The biggest To Do, of course, was booking the flight and hotel. You see, all my previous plans had grandiose timelines and itineraries and quaint, ambient lodgings, an ENTIRE new wardrobe and all the gadgets one needs to travel... All of this CRAP requires more money than I could ever come up with. Once I decided to just go to a concert in Dublin, my goal was instantly simplified. I didn't need three weeks. I could happily go for 3 or 4 days. I didn't need a car! A bus and comfy shoes (not practical comfy mind you...not "I've got back problems and bought these in a specialty store for old farts comfy"....Nooooo. No. They are COOL comfy) will get me around town. I don't even need to eat in restaurants when I can get a loaf of bread, some cheese and an apple for lunch/dinner. Of course, I did buy a new raincoat (...it's so cute...you'll LOVE it in my pictures OMG OMG OMG!) because who'm I kidding. I'm ME! Clothes and shoes run in my veins. I don't have blood, I have discount shopping receipts pumping through my body. Finally, short of bunking with a bunch of shtanky 20-somethings in a hostel, I knew I only needed a bed in a generic building with no atmosphere and a ride across the pond to achieve my lifelong dream.
And, so, today, with a small window of opportunity and a direct intention of spending only a certain amount of money (cuz I only had a certain amount of money), I allowed myself the freedom of letting go of expectations and achieving only necessities. And wouldn't you know...the prices had gone up about $200 in the last two weeks, yet today I got the price I needed with 2 extra days tacked onto my trip. Can I get an "Aaaaaaay-mennnnn" brothers and sisters?
Now I have a passport, a ride and a bed, ALLLLLL paid for. *shakes like a puppy a little* The rest will be taken care of. I don't just think it, I know it.
I do have to address my original statement above about never being a doer....a person of action.
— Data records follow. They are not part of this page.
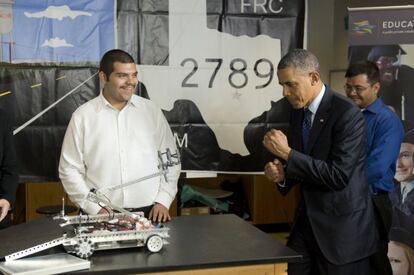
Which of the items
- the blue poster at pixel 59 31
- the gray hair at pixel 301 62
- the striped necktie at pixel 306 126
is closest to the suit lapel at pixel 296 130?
the striped necktie at pixel 306 126

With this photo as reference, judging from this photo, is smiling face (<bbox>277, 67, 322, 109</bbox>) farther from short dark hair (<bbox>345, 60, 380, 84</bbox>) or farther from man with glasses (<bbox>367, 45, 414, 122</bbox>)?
man with glasses (<bbox>367, 45, 414, 122</bbox>)

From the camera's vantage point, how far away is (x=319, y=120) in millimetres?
2033

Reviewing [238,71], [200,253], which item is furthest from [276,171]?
[238,71]

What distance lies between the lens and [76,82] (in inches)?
118

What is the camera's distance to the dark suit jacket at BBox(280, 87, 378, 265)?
6.37 ft

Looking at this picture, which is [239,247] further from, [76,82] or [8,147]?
[76,82]

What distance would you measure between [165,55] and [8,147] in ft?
3.97

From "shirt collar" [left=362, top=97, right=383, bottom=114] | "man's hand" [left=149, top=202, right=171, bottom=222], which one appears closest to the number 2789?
"shirt collar" [left=362, top=97, right=383, bottom=114]

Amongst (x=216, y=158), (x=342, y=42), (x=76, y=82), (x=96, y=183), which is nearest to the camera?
(x=96, y=183)

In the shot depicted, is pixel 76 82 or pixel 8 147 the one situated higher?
pixel 76 82

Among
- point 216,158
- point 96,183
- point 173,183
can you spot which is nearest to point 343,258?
point 173,183

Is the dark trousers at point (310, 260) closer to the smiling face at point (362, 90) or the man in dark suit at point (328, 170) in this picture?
the man in dark suit at point (328, 170)

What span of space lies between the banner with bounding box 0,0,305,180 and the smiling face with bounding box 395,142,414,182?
30.0 inches

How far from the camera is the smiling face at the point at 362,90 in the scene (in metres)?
2.68
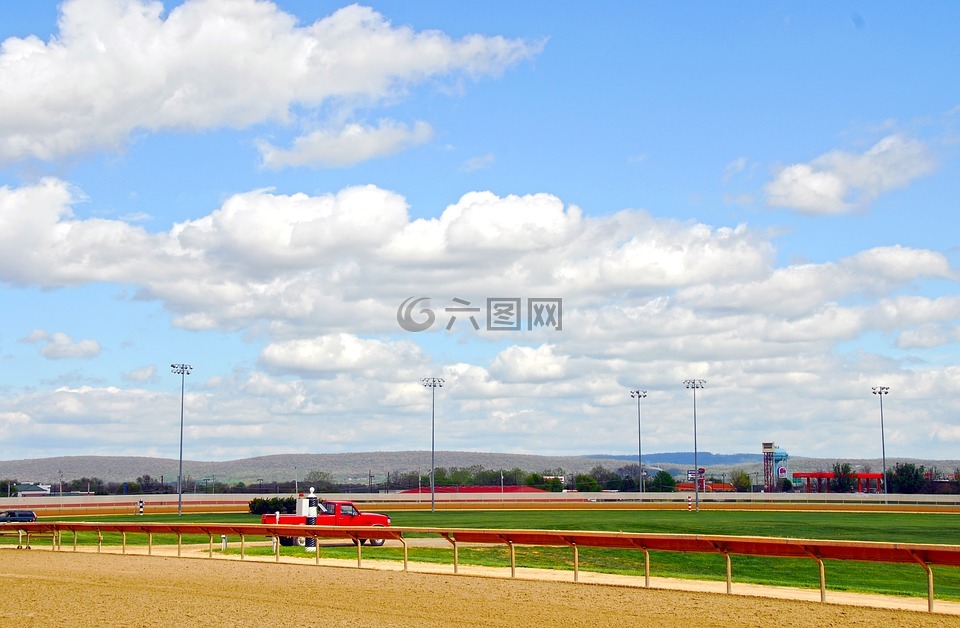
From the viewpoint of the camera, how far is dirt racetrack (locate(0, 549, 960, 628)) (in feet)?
45.1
As Sartre points out, making no choice, taking no action...IS making a choice, taking action. I have, until recently in my life chosen to not act much. Less than three weeks ago I chose to act DIFFERENTLY and here I am. Talk is talk and I demand action in myself and others from now on. I've set a plan in motion and there's really no "what if's" about it anymore. Only "what to do's" when I get to my Dublin.